Short web captions

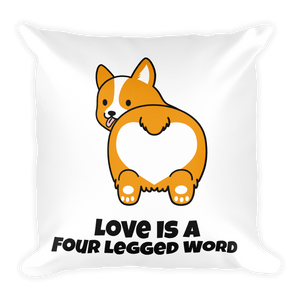 Dog Lover - Love Is A Four Legged Word Square Pillow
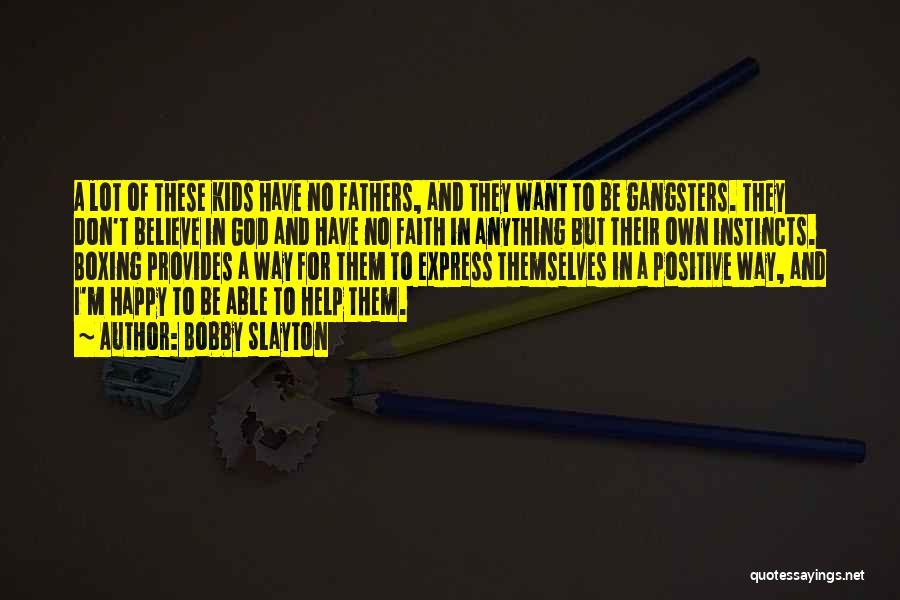 Bobby Slayton Quotes 341255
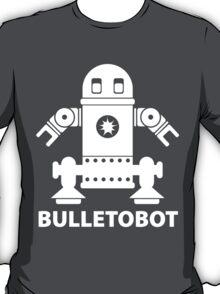 BULLETOBOT (white) T-Shirt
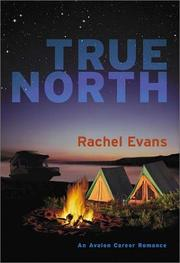 Cover of: True north | Rachel Evans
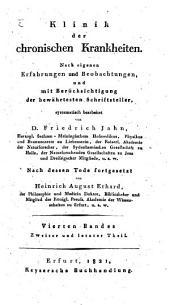 Klinik der chronischen Krankheiten: nach eigenen Erfahrungen und Beobachtungen, und mit Berücksichtigung der bewahrtesten Schriftsteller systematisch bearbeitet, Band 4,Ausgabe 2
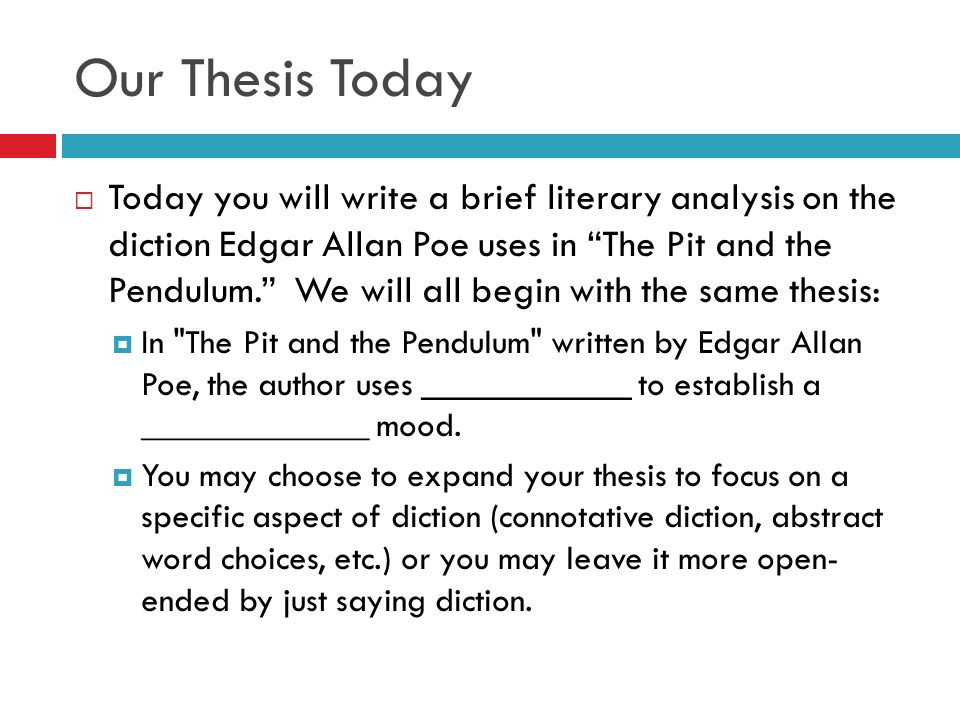 literary analysis of the pit and Analysis the protagonist of the the tell-tale heart is a classic example of poe's unreliable narrator, a man who cannot be trusted to tell the objective truth of what is occurring his unreliability becomes immediately evident in the first paragraph of the story, when he insists on his clarity of mind and attributes any signs of madness to.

_About this task:_
Those lines of the records above that run from the one containing "Bobby Slayton Quotes 341255" through the one containing "Klinik der chronischen" should be returned exactly, with no pictures among them.

_Task result:_
 Bobby Slayton Quotes 341255
 BULLETOBOT (white) T-Shirt
 Cover of: True north | Rachel Evans
 Klinik der chronischen Krankheiten: nach eigenen Erfahrungen und Beobachtungen, und mit Berücksichtigung der bewahrtesten Schriftsteller systematisch bearbeitet, Band 4,Ausgabe 2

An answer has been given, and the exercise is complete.